Her Tennyson quotations were swept away. She ran to help.
"Oh, are you hurt?" she said. He lay quite still. There was blood on his head, and one arm was doubled under his back. What could she do? She tried to lift him from the road to the grass edge of it. He was a big man, but she did succeed in raising his shoulders, and freeing that right arm. As she lifted it, he groaned. She sat down in the dust of the road, and lowered his shoulders till his head lay on her lap. Then she tied her handkerchief round his head, and waited till someone should pass on the way to work. Three men and a boy came after the long half hour in which he lay unconscious, the red patch on her handkerchief spreading slowly, and she looking at him, and getting by heart every line of the pale, worn, handsome face. She spoke to him, she stroked his hair. She touched his white cheek with her finger-tips, and wondered about him, and pitied him, and took possession of him as a new and precious appanage of her life, so that when the labourers appeared, she said—
"He's very badly hurt. Go and fetch some more men and a hurdle, and the boy might run for the doctor. Tell him to come to the White House. It's nearest, and it may be dangerous to move him further."
"The 'Blue Lion' ain't but a furlong further, miss," said one of the men, touching his cap.
"It's much more than that," said she, who had but the vaguest notion of a furlong's length. "Do go and do what I tell you."
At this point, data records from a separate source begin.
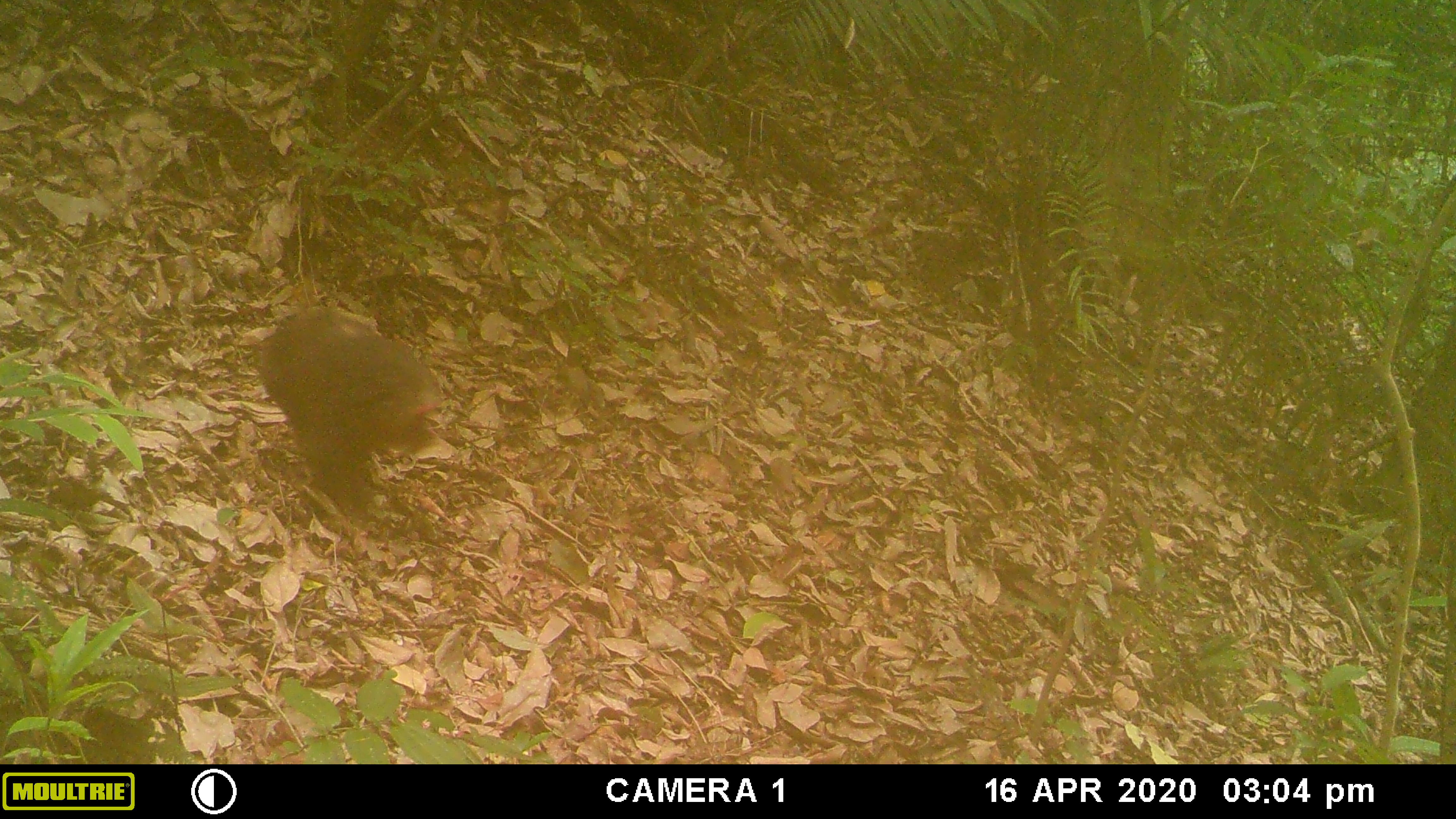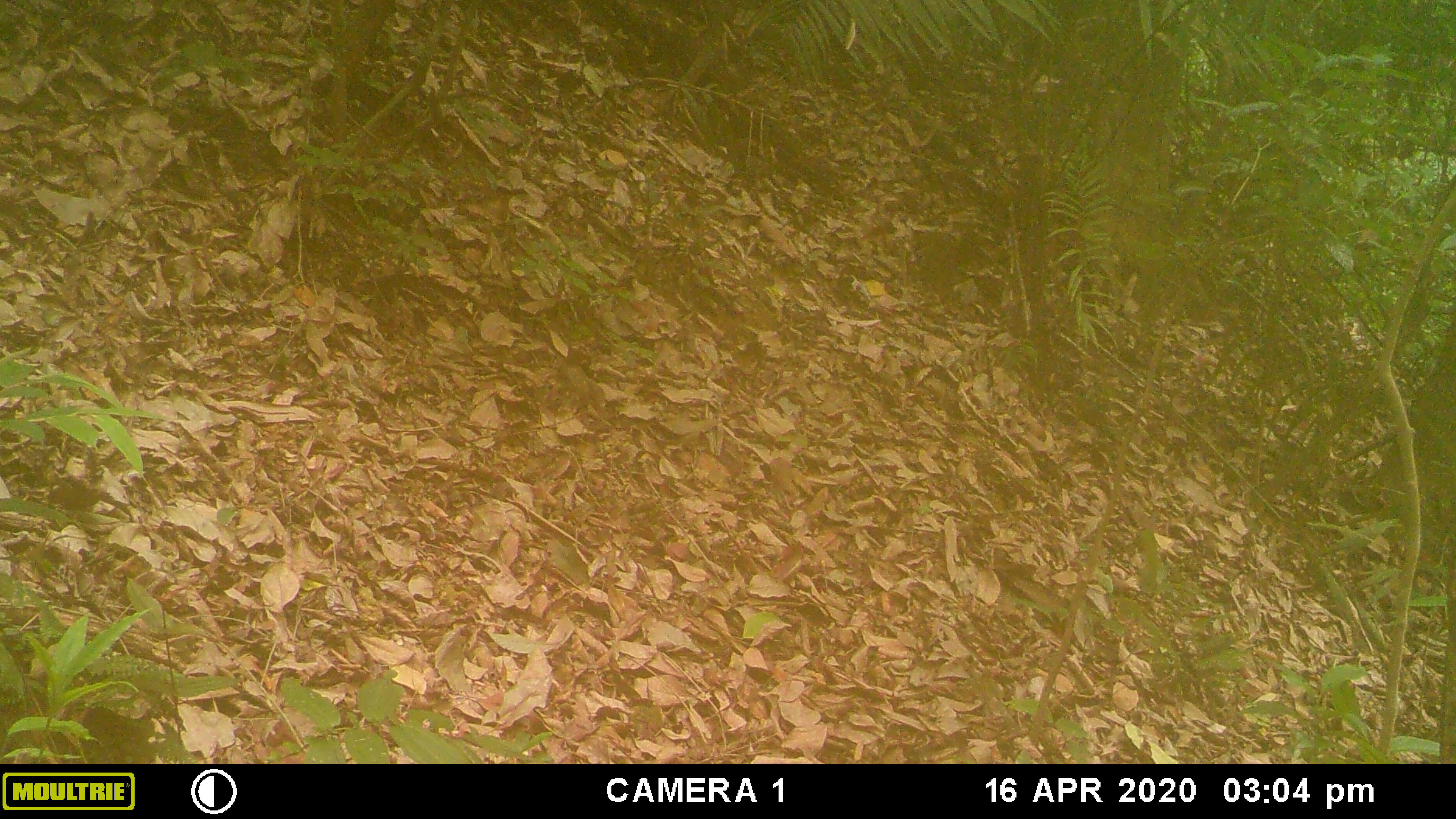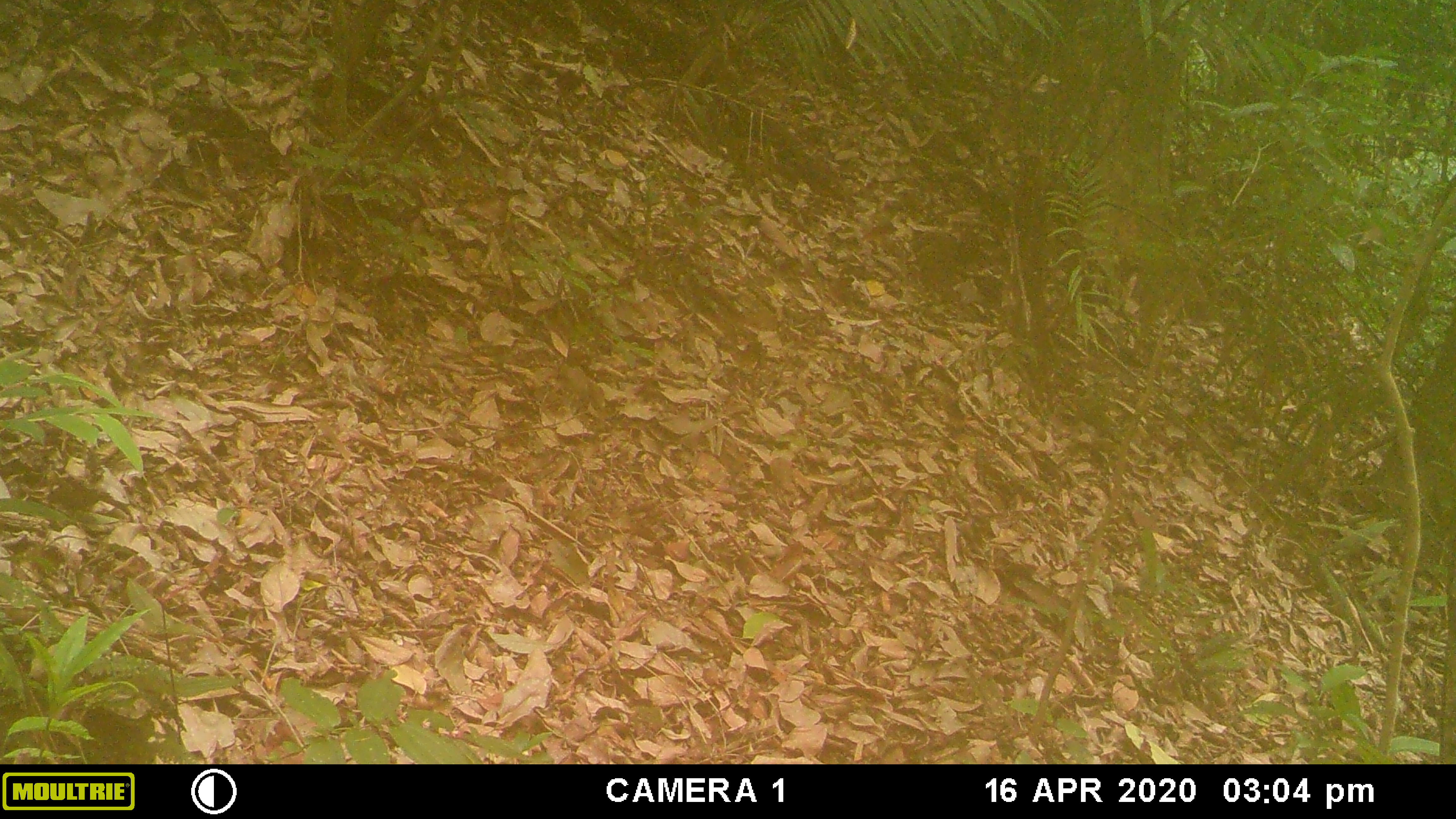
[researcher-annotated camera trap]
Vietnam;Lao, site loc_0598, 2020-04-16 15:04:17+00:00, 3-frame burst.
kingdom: Animalia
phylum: Chordata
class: Mammalia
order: Primates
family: Cercopithecidae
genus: Macaca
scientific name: Macaca arctoides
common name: stump-tailed macaque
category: stump tailed macaque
Stump tailed macaque (stump-tailed macaque) (Macaca arctoides). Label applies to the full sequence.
They went, and, as they went, remorselessly dissected, with the bluntest instruments, her motives and her sentiments. It was not hidden from them, that wordless whisper in the shadowy inner chamber of her heart. "Perhaps the 'Blue Lion' isn't so very much further, but I can't give him up. No, I can't." But it was almost hidden from her. In her mind's outer hall she said—
"I'm sure I ought to take him home. No girl in a book would hesitate. And I can make it all right with mother. It would be cruel to give him up to strangers."
Deep in her heart the faint whisper followed—
"I found him; he's mine. I won't let him go."
He stirred a little before they came back with the hurdle, and she took his uninjured hand, and pressed it firmly and kindly, and told him it was "all right," he would feel better presently.